PET quantification in combined PET/MR can be biased, as the standard Dixon-Water-Fat segmentation (DWFS) attenuation correction (AC) method does not account for bone. Here, we assess PET quantification in PET/MR imaging for patients with bone sarcoma (BS) or soft tissue sarcoma (STS).

We include eight patients (4 BS, 4 STS, 4 MBq/kg [18F]FDG) imaged with PET/CT and PET/MR. MR-AC was performed based on: (A) DWFS, (B) DWFS with co-registered and segmented CT bone values superimposed (Bone100), and (C) with co-registered full CT-based attenuation image replacing all voxels within the DWFS body contour (FullCT). We report the mean attenuation value in the sarcoma and the relative difference of a ROI (30% of max isocontour in the sarcoma) activity values for (A)-(B) in reference to (C).

The mean attenuation value in the sarcomas was 2-8% higher in DWFS (μ = 0.1 cm-1) compared to FullCT (μ = 0.0926-0.098 cm-1) for the voxels not considered bone. The relative difference between PET activity reconstructed using DWFS and FullCT was 5-12% in the STS and insignificant for the BS (max: -2%). Between Bone100 and FullCT we found differences of 10-14% in the STS and 1-9% for the BS.

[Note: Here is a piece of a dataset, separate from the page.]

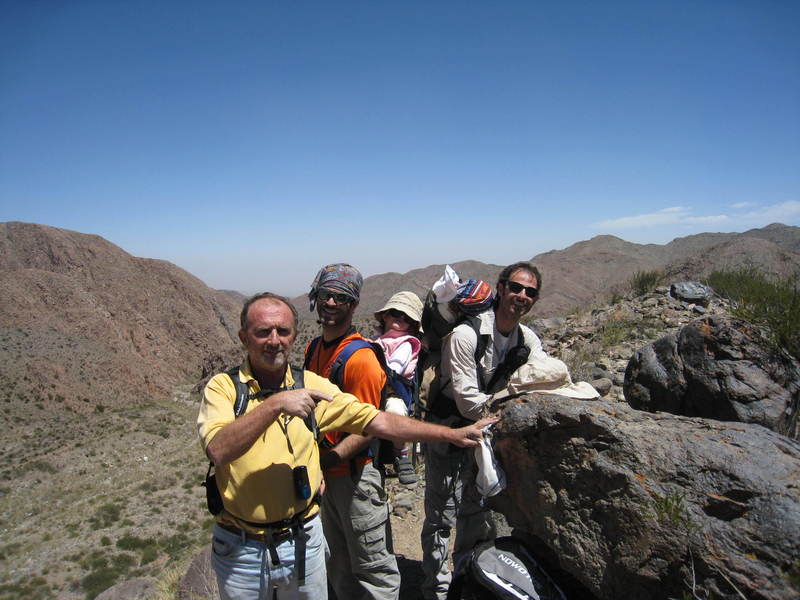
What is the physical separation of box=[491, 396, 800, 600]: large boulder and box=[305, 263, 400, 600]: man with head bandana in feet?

In sarcomas, PET activity based on MR-AC shows a bias correlated to the location of the sarcoma. However, unexpectedly, the largest error is observed in the STS, which is mainly located away from bone. The error is caused by an overestimation of the attenuation value of soft tissue in DWFS causing an overestimation of the reconstructed PET values. Adding bone further increases the PET values. For the BS these errors roughly cancel each other out. In conclusion, both bone and soft tissue attenuation values differ between DWFS and CT attenuation correction, and contribute to PET quantification errors in sarcomas.